• _QUOTED PASSAGE_:
———

Knowledge claim

Ellie Foster has the option of aborting the fetuses


We could lay out the following courses of action that IVF, inc. could consider:
  • counsel Fosters to abort if they are pregnant.
  • counsel Fosters to abort if tests can show they are pregnant with a fetus from Remus egg.
  • make explicit that abortion and abortion-related tests will not be discussed unless Fosters raise it.
  • invite Remuses to see themselves as egg donors to Fosters if indeed one of their eggs has implaned in the Fosters.
  • invite Fosters to see themselves as gestational surrogates if indeed one of Remus' eggs has implanted in Fosters.
  • other = ?


Can parentage of embryos be ascertained by pre-natal testing? If so, at what stage in pregnancy can parentage be ascertained?

Can embryos be selectively aborted?
The Practice Committee of the Society for Assisted Reproductive Technology and the American Society for Reproductive Medicine: Guidelines on Number of Embryos Transferred Committee Report May 2004

Multiple gestation (particularly triplet and higher order multiple pregnancy) is an undesirable consequence of the assisted reproductive technologies (ART). Multiple gestation leads to an increased risk of complications in both the fetuses and the mother.

Although multifetal pregnancy reduction can be performed to reduce fetal number, the procedure does not completely eliminate the risks associated with multiple pregnancy. Fetal reduction may result in the loss of all fetuses and even successful reductions may have adverse psychological consequences. Moreover, multifetal pregnancy reduction is not an acceptable option for many women.

These guidelines are intended to assist ART programs and patients in determining the appropriate number of cleavage stage (usually day 2 or 3) embryos to transfer. Strict limitations on the number of embryos transferred, as required by law in some countries, do not allow treatment plans to be individualized after careful consideration of each patient's own unique circumstances. Accordingly, these guidelines may be modified, according to individual clinical conditions, including patient age, embryo quality, and the opportunity for cryopreservation, and as clinical experience with newer techniques accumulates. These guidelines should be modified to replace fewer embryos when transferring embryos at a more advanced stage of development (i.e., blastocyst).

I. Individual programs are encouraged to generate and use their own data regarding patient characteristics and the number of embryos to be transferred.

———

• _DATA TO EXAMINE_:
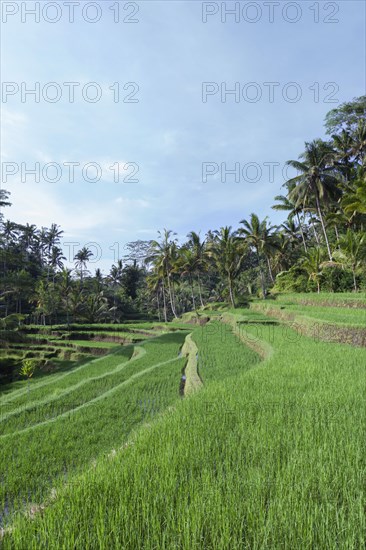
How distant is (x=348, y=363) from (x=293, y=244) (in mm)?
30748

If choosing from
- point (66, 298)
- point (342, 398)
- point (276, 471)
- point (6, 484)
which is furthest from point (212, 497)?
point (66, 298)

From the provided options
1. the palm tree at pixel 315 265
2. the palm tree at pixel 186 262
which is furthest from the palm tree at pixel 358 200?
the palm tree at pixel 186 262

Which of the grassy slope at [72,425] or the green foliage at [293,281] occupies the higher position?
the green foliage at [293,281]

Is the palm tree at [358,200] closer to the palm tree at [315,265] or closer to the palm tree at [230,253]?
the palm tree at [315,265]

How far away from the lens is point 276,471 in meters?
2.75

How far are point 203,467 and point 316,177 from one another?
81.9 feet

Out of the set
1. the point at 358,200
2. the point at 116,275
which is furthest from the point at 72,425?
the point at 116,275

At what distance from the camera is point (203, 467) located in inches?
116

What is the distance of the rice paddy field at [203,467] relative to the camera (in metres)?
2.03

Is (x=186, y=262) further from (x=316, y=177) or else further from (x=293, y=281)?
(x=316, y=177)

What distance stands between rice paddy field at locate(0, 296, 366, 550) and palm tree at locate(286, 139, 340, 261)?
64.6ft

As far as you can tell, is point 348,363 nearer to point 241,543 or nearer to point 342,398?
point 342,398

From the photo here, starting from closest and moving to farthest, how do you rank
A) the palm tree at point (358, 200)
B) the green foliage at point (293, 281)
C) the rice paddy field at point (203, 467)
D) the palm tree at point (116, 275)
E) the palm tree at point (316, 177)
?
the rice paddy field at point (203, 467) → the palm tree at point (358, 200) → the palm tree at point (316, 177) → the green foliage at point (293, 281) → the palm tree at point (116, 275)

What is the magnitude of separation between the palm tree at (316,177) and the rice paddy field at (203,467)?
64.6 ft
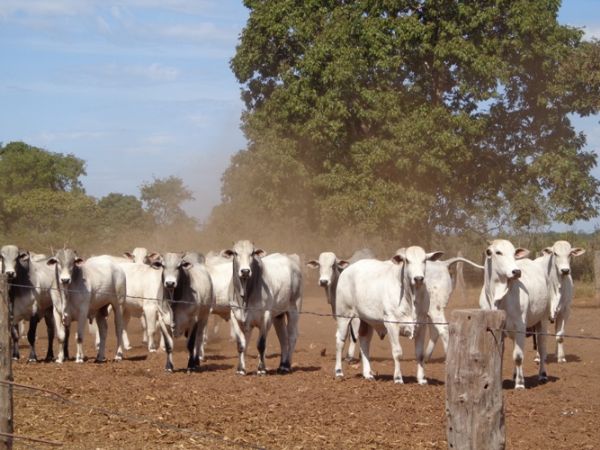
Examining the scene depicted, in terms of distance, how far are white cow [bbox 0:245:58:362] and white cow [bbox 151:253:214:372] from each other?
7.91 ft

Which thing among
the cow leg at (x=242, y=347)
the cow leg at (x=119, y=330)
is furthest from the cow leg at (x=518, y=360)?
the cow leg at (x=119, y=330)

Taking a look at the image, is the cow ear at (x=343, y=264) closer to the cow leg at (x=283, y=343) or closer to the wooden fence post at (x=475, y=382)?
the cow leg at (x=283, y=343)

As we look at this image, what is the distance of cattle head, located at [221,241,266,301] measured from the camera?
1680 cm

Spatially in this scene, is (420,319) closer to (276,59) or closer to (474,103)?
(474,103)

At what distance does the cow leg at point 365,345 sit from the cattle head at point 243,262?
1918mm

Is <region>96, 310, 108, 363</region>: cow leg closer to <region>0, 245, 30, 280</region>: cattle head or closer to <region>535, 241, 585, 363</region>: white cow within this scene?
<region>0, 245, 30, 280</region>: cattle head

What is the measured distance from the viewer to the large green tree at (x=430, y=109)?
3509 cm

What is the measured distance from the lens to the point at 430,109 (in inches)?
1387

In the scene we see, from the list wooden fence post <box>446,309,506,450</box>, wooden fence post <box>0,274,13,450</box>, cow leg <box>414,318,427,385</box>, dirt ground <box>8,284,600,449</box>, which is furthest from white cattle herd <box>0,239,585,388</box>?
wooden fence post <box>446,309,506,450</box>

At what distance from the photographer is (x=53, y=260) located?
1891 centimetres

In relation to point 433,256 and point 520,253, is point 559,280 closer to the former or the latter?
point 520,253

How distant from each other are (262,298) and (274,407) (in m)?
4.65

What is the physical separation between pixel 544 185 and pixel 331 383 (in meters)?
24.3

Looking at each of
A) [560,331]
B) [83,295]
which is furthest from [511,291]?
[83,295]
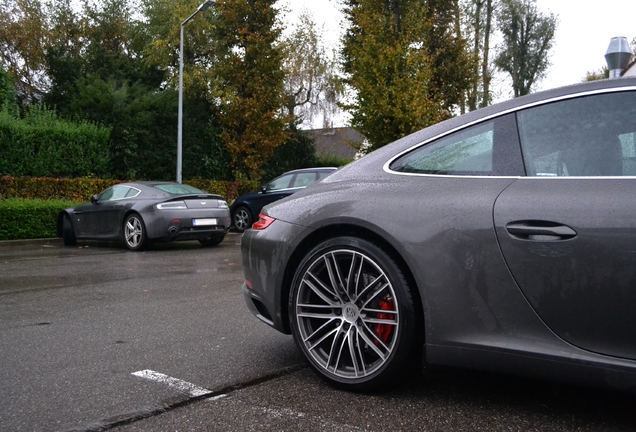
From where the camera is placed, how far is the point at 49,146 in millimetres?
18141

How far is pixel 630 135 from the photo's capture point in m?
2.73

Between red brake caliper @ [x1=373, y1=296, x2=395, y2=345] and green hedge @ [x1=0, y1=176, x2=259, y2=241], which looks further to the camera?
green hedge @ [x1=0, y1=176, x2=259, y2=241]

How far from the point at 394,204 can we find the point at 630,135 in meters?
1.09

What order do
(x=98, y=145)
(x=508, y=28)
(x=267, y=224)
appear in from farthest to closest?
(x=508, y=28)
(x=98, y=145)
(x=267, y=224)

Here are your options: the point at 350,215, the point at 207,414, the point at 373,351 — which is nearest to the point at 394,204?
the point at 350,215

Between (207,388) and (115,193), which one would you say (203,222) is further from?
(207,388)

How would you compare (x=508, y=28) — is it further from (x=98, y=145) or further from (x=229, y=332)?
(x=229, y=332)

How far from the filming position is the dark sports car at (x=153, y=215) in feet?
36.5

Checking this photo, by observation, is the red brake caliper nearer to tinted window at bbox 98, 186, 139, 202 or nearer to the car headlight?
the car headlight

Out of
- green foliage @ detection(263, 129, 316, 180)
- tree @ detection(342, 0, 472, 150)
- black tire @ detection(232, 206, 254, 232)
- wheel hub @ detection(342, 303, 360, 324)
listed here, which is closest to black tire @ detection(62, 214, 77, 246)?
black tire @ detection(232, 206, 254, 232)

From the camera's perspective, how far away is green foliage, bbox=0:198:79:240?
45.2 feet

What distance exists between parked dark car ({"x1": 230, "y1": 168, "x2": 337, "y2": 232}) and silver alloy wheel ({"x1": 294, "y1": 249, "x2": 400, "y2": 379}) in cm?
1186

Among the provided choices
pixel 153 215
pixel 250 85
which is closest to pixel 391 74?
pixel 250 85

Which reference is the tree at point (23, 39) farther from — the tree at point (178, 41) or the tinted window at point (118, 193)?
the tinted window at point (118, 193)
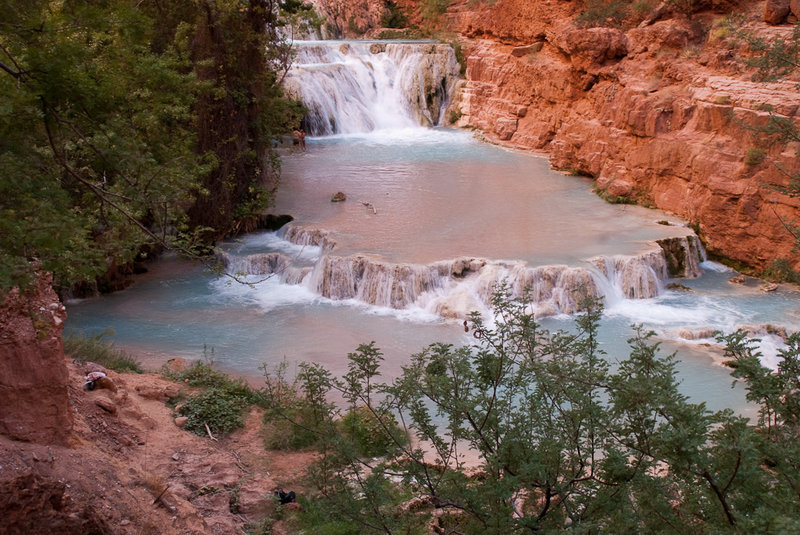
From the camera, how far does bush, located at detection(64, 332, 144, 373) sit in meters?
8.05

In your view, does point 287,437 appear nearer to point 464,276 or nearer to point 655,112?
point 464,276

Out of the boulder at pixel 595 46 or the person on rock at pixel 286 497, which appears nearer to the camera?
the person on rock at pixel 286 497

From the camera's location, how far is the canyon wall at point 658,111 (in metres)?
12.7

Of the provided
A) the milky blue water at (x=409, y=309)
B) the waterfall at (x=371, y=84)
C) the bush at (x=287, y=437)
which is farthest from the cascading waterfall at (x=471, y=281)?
the waterfall at (x=371, y=84)

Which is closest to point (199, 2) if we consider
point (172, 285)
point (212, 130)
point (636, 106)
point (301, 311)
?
point (212, 130)

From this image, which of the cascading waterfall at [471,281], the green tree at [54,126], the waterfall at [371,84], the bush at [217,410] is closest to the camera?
the green tree at [54,126]

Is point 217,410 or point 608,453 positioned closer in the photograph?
point 608,453

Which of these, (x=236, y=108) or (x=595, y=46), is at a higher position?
(x=595, y=46)

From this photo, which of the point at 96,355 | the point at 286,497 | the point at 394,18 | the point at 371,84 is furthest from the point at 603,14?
the point at 394,18

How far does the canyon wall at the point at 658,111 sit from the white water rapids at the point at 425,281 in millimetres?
692

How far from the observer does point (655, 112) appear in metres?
15.0

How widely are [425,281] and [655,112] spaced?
640 cm

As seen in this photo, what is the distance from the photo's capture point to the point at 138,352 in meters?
10.4

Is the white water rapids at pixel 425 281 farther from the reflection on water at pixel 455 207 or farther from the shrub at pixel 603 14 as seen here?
the shrub at pixel 603 14
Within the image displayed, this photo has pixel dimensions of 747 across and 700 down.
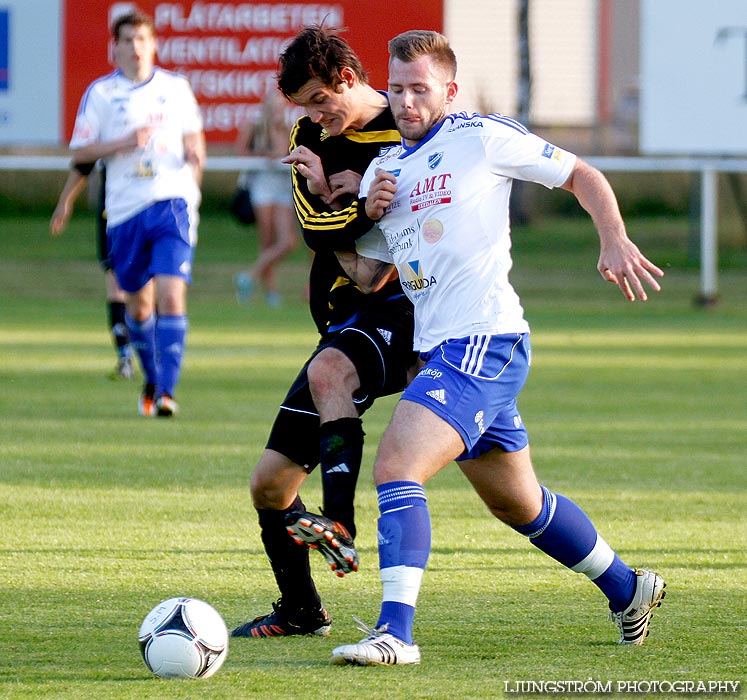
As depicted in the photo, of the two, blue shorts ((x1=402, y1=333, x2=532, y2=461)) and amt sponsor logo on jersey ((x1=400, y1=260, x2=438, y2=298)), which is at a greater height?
amt sponsor logo on jersey ((x1=400, y1=260, x2=438, y2=298))

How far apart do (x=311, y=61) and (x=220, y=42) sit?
1788 centimetres

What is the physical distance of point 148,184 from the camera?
384 inches

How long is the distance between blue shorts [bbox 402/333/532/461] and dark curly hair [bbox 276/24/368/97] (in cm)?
92

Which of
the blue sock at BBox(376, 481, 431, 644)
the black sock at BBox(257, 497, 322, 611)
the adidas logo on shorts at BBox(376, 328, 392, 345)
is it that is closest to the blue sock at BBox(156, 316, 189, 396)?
the black sock at BBox(257, 497, 322, 611)

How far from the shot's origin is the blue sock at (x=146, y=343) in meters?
9.84

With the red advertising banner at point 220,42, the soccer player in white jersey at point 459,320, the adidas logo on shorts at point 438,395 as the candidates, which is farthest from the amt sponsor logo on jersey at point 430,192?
the red advertising banner at point 220,42

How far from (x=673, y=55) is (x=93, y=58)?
8.32m

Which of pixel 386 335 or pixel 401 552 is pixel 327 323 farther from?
pixel 401 552

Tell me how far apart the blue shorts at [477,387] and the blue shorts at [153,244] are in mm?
5319

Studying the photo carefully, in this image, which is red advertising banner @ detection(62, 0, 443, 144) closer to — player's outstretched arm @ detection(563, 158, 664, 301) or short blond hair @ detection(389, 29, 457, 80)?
short blond hair @ detection(389, 29, 457, 80)

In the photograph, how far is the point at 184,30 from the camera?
22.0 meters

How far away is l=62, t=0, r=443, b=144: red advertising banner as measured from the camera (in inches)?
862

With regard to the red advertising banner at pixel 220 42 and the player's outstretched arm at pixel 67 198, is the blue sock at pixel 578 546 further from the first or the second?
the red advertising banner at pixel 220 42
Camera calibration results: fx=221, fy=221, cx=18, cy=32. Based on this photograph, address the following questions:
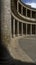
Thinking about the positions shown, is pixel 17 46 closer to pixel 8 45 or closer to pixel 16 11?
pixel 8 45

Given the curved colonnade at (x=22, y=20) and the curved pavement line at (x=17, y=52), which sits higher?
the curved colonnade at (x=22, y=20)

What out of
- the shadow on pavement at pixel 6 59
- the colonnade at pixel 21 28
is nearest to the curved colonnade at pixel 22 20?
the colonnade at pixel 21 28

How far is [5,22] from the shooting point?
1.25 m

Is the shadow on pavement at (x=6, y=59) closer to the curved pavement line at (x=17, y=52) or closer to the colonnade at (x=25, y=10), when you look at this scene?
the curved pavement line at (x=17, y=52)

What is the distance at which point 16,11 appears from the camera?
1284mm

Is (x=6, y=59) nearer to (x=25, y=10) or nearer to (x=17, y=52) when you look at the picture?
(x=17, y=52)

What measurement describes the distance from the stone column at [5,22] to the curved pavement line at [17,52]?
3 centimetres

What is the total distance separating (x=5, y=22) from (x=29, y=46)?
0.19m

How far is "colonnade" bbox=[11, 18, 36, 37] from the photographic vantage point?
1.24 m

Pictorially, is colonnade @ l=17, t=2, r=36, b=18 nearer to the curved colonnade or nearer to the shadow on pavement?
the curved colonnade

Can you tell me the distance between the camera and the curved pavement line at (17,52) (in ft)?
4.03

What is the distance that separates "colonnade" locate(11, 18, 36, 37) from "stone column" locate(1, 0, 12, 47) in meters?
0.03

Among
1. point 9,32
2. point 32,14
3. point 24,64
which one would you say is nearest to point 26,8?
point 32,14

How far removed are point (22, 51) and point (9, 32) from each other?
0.13 metres
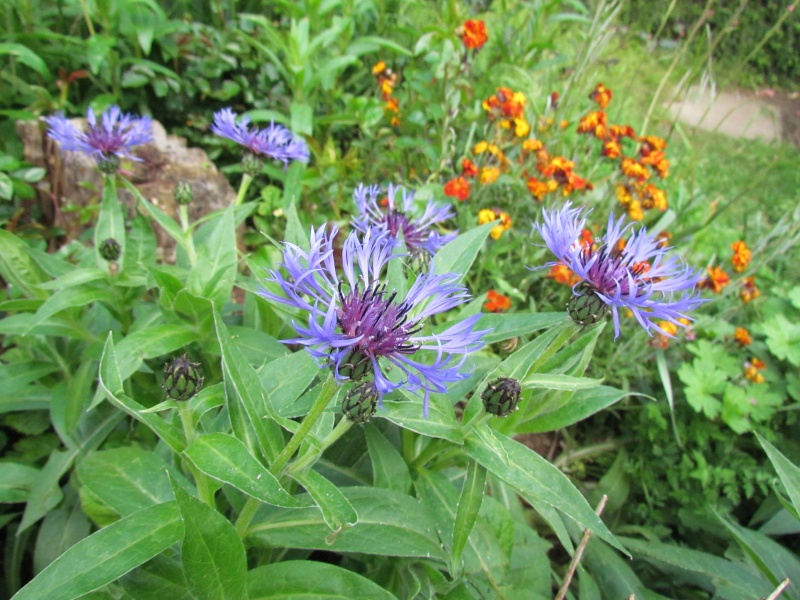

———

• _EXERCISE A_:
Decide whether each statement agrees with the passage on IVF and embryo transfer. Answer yes or no for each, and quote the words of the passage that settle it.
(i) Multifetal pregnancy reduction completely removes the risks of multiple pregnancy.
(ii) The guidelines may be adjusted for patient age, embryo quality, and the opportunity for cryopreservation.
(iii) Individual programs are encouraged to produce and use their own data on the number of embryos to be transferred.
• _EXERCISE B_: Resume the passage on IVF and embryo transfer, carrying it on from its final sentence in the same style.
The lines given after the text come from a separate source and are unrelated to it.

• _ANSWER SPACE A_:
(i) No: "the procedure does not completely eliminate the risks associated with multiple pregnancy."
(ii) Yes: "these guidelines may be modified, according to individual clinical conditions, including patient age, embryo quality, and the opportunity for cryopreservation."
(iii) Yes: "Individual programs are encouraged to generate and use their own data regarding patient characteristics and the number of embryos to be transferred."

• _ANSWER SPACE B_:
II. The number of embryos transferred should be agreed upon by the physician and the treated patient(s), informed consent documents completed, and the information recorded in the clinical record. In the absence of data generated by the individual program, and based on data generated by all clinics providing ART services, the following guidelines are recommended:

A. In patients under the age of 35, no more than 2 embryos should be transferred in the absence of extraordinary circumstances. For patients with the most favorable prognosis, consideration should be given to transferring only a single embryo. Patients having the most favorable prognosis include those who are undergoing their first cycle of IVF, have good quality embryos as judged by morphologic criteria, and have excess of embryos of sufficient quality to warrant cryopreservation. Patients who have had previous success with IVF should also be considered in the most favorable prognostic category.

B. For patients between 35 and 37 years of age having a more favorable prognosis, no more than 2 embryos should be transferred. All others in this age group should have no more than 3 embryos transferred.

C. For patients between 38 and 40 years of age, no more than 4 embryos should be transferred. For patients in this age group having a more favorable prognosis, consideration should be given to transfer of no more than 3 embryos.

D. For most patients greater than 40 years of age, no more than 5 embryos should be transferred.

E. For patients with two or more previous failed IVF cycles and those having a less favorable prognosis, additional embryos may be transferred according to individual circumstances after appropriate consultation.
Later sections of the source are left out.